Central Coast Council is working through a sprawling cleanup of duplicate images embedded across its property, development application and community engagement platforms — a problem that traces its roots directly to the rushed 2016 merger of Gosford City Council and Wyong Shire Council, and one that has quietly complicated planning decisions ever since.
The issue matters now because the Council is mid-way through a multi-year digital transformation program that underpins everything from the Gosford CBD renewal strategy to the flood mapping updates being rolled out across low-lying suburbs near Tuggerah Lake and the Entrance. If the underlying image assets feeding those public-facing systems are duplicated, mislinked or misattributed, the practical consequence is that residents, developers and planners can be looking at the wrong reference photograph for a given site — sometimes a property photograph taken years before demolition or subdivision.
Two Councils, Two Systems, One Unresolved Mess
When the NSW Government forced the merger of Gosford and Wyong in May 2016, the two councils brought with them entirely separate content management systems, separate asset registers and separate conventions for tagging and storing images tied to development applications. Neither system was designed to talk to the other. The amalgamation created a single organisation overnight, but the digital back-end remained essentially two separate archives stitched together under one login portal.
The problem compounded during the period between 2020 and 2022 when the Council was placed under state administration following a financial crisis that left it carrying a debt load that administrators later described in public documents as unsustainable. During that period, investment in digital infrastructure was deprioritised as administrators focused on stabilising the balance sheet. Routine image auditing — matching photographs to current property records and purging outdated or duplicated files — largely stopped.
By the time elected councillors returned in December 2021, the backlog was significant. Properties along Mann Street in Gosford, around the Tuggerah Business Park precinct, and within the Wyong Town Centre renewal corridor all feature in internal working documents as areas where duplicate or mismatched images have been identified, according to Council agenda papers published on the authority's website.
What a Duplicate Image Actually Does to a DA
For most residents, a duplicate image sounds like a minor administrative nuisance. For a development application, it can be more consequential. A planning officer assessing a DA for a site on Donnison Street in Gosford, for example, relies on reference imagery to understand existing structures, setbacks and streetscape context. If two conflicting images are tagged to the same cadastral parcel — one current, one five years old showing a building that has since been demolished — the assessment record carries an error from the outset.
Council moved in 2024 to consolidate its content platform under a single vendor as part of its broader technology refresh, with the full migration initially targeted for completion before the end of the 2025–26 financial year. The duplicate image remediation work sits inside that migration project. As of the most recent publicly available Council business paper, the remediation phase was described as ongoing, with prioritisation given to parcels that have active development applications or are within the Gosford Revitalisation precinct boundary.
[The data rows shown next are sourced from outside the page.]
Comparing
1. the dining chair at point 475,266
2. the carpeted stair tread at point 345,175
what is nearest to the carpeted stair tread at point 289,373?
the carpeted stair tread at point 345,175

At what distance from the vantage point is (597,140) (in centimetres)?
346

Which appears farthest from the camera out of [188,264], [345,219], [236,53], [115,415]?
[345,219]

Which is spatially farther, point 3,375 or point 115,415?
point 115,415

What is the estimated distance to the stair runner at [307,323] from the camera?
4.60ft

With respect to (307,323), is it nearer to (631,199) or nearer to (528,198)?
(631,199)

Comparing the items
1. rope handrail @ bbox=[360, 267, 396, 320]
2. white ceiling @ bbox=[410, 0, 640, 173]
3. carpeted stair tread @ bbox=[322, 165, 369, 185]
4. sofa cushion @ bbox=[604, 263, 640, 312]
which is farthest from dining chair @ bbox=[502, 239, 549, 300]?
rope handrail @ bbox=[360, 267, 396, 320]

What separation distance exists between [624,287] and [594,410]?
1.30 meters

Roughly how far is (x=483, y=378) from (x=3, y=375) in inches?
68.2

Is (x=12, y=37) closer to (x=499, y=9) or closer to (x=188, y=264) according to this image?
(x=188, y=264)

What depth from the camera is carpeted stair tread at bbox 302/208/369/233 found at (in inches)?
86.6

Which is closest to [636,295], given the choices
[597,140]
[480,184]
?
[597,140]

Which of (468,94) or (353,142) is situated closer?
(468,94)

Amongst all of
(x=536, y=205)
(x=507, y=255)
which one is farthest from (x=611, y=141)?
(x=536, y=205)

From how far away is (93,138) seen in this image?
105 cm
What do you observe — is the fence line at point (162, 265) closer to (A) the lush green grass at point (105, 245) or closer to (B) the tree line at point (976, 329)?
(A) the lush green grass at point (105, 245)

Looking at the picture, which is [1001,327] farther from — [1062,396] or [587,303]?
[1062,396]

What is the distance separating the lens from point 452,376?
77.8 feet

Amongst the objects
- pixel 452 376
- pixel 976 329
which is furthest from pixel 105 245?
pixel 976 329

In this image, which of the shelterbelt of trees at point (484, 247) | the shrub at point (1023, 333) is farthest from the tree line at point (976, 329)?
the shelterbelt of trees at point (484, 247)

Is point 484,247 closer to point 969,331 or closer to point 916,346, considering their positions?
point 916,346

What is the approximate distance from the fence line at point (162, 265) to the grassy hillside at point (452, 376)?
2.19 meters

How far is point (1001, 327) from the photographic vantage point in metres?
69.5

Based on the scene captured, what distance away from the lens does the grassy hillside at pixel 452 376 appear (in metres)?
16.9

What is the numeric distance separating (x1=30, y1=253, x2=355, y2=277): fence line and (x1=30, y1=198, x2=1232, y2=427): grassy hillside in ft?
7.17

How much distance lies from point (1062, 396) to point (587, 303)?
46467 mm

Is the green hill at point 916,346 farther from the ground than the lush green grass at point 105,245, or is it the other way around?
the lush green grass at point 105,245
The timing intersects with genuine pressure on the local planning system. Central Coast remains one of the most active property markets outside metropolitan Sydney, driven by buyers priced out of the city who are willing to accept the roughly 90-minute commute from Gosford station. More DAs mean more pressure on accurate underlying records.
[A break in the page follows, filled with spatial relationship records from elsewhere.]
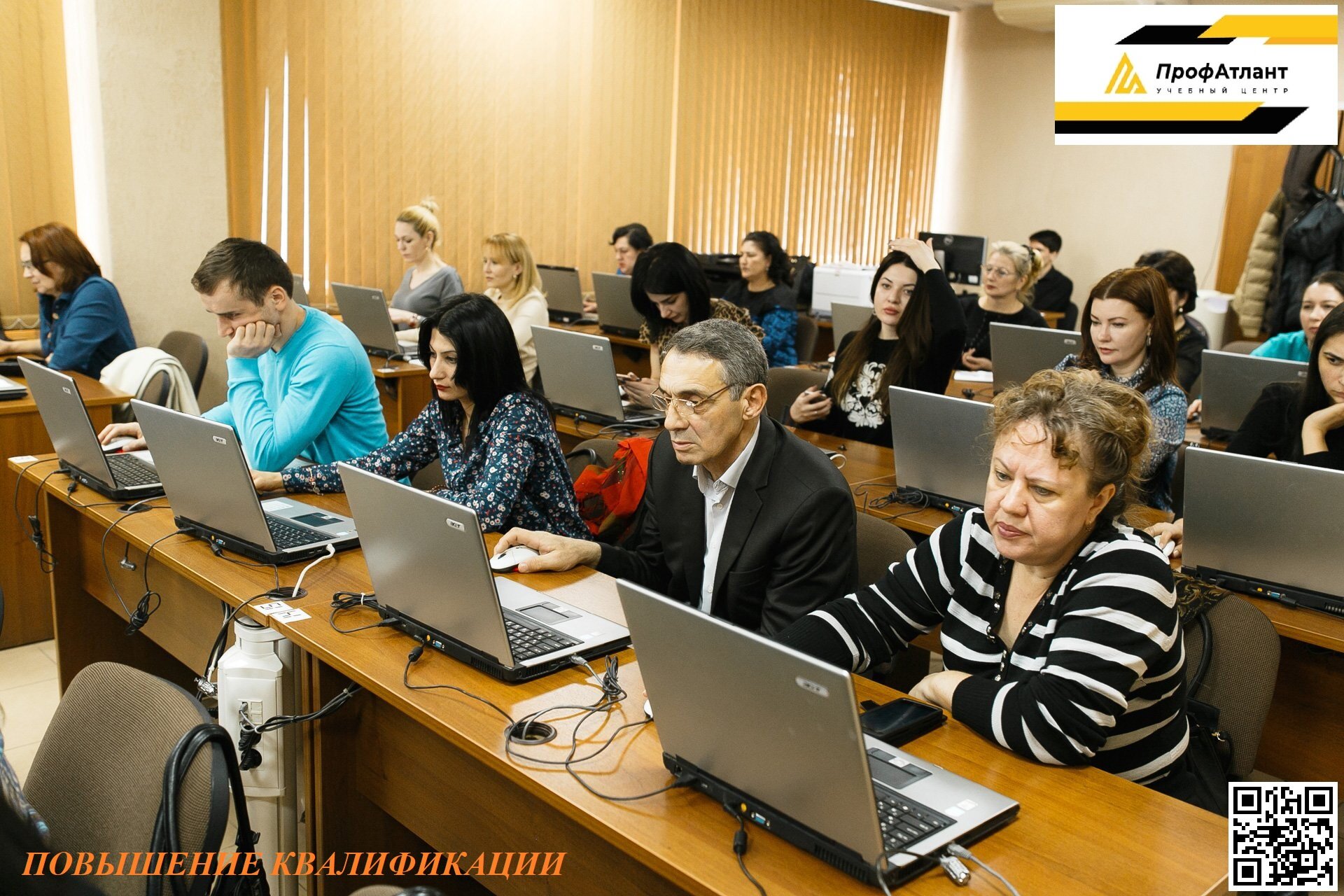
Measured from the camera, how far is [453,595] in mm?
1696

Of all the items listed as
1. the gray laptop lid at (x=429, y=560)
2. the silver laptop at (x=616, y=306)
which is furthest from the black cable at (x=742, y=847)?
the silver laptop at (x=616, y=306)

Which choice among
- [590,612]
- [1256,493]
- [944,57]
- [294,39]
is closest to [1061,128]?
[944,57]

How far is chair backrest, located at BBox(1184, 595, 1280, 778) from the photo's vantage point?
1676 mm

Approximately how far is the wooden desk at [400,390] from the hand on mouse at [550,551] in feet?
8.77

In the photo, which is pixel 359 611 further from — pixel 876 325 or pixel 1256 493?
pixel 876 325

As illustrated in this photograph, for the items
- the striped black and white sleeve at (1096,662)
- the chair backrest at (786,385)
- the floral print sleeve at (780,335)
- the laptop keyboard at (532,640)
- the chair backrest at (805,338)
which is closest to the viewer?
the striped black and white sleeve at (1096,662)

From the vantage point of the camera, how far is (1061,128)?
805 cm

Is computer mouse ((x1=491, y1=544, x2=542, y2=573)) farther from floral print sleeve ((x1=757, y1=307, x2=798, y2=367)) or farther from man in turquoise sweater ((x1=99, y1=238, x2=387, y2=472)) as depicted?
floral print sleeve ((x1=757, y1=307, x2=798, y2=367))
Residents with development applications pending — particularly those in the Gosford CBD catchment, the Warnervale growth corridor or the Hamlyn Terrace residential estates — should check with Council's planning counter that the imagery attached to their DA file reflects current site conditions. Council's customer service team operates out of the Wyong Road offices and can flag any image discrepancies for correction before assessment proceeds. Getting that check done early is considerably less painful than discovering an error once an assessment is already underway.